Print

Vietnamese Vermicelli Noodle Salad

5 Stars 4 Stars 3 Stars 2 Stars 1 Star

No reviews

This Vietnamese Vermicelli Noodle Salad is a fresh and colorful dish featuring tender rice noodles, crisp vegetables, fragrant herbs, and a tangy-sweet nuoc cham dressing. It’s commonly served with grilled chicken, shrimp, or tofu, making it a versatile meal perfect for any occasion!

Ingredients

Scale

For the Salad:

  • 6 oz dried vermicelli rice noodles
  • 1 cup shredded lettuce (romaine or butter lettuce)
  • 1 cup julienned carrots
  • 1 cup cucumber, julienned
  • ½ cup bean sprouts
  • ½ cup fresh mint leaves
  • ½ cup fresh cilantro leaves
  • ½ cup fresh Thai basil leaves
  • ½ cup crushed peanuts (for topping)
  • 1 tbsp toasted sesame seeds (optional)

Protein Options (Choose One):

  • 1 cup grilled chicken, shrimp, beef, or tofu (seasoned with soy sauce, garlic, and lemongrass)

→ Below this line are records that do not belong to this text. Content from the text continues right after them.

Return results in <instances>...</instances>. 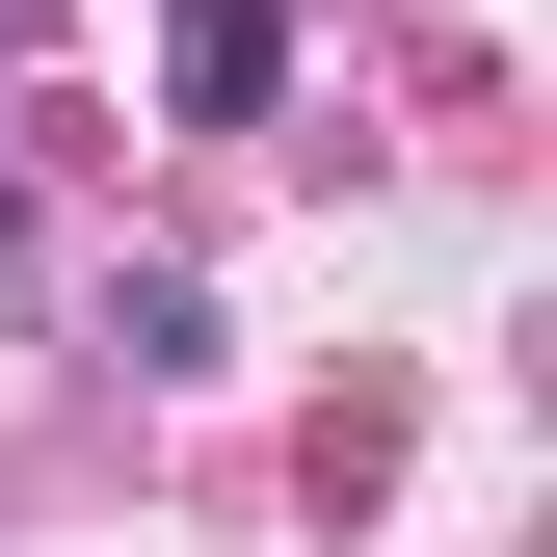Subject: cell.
<instances>
[{
    "mask_svg": "<svg viewBox=\"0 0 557 557\" xmlns=\"http://www.w3.org/2000/svg\"><path fill=\"white\" fill-rule=\"evenodd\" d=\"M160 81H186V133H265V81H293V0H160Z\"/></svg>",
    "mask_w": 557,
    "mask_h": 557,
    "instance_id": "obj_1",
    "label": "cell"
},
{
    "mask_svg": "<svg viewBox=\"0 0 557 557\" xmlns=\"http://www.w3.org/2000/svg\"><path fill=\"white\" fill-rule=\"evenodd\" d=\"M0 53H27V0H0Z\"/></svg>",
    "mask_w": 557,
    "mask_h": 557,
    "instance_id": "obj_2",
    "label": "cell"
}]
</instances>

For the Dressing (Nuoc Cham):

  • ¼ cup fish sauce (or soy sauce for vegetarian)
  • 2 tbsp lime juice (freshly squeezed)
  • 2 tbsp rice vinegar
  • 2 tbsp sugar
  • 1 clove garlic, minced
  • 1 small red chili, thinly sliced (optional)
  • ¼ cup warm water

Instructions

  • Prepare the noodles: Cook the vermicelli noodles according to package instructions. Rinse with cold water and drain well. Set aside.
  • Make the dressing: In a small bowl, whisk together fish sauce, lime juice, rice vinegar, sugar, minced garlic, chili, and warm water until the sugar dissolves.
  • Assemble the salad: In serving bowls, layer the lettuce, cooked noodles, carrots, cucumber, and bean sprouts. Top with fresh herbs and your choice of protein.
  • Add toppings: Sprinkle crushed peanuts and sesame seeds over the salad.
  • Drizzle and serve: Pour the dressing over the salad just before serving. Toss gently and enjoy!

Notes

  • For extra flavor, marinate the protein in a mix of soy sauce, garlic, and lemongrass before grilling.
  • Store dressing separately if making ahead to keep veggies crisp.
  • Make it spicy by adding extra chili or Sriracha.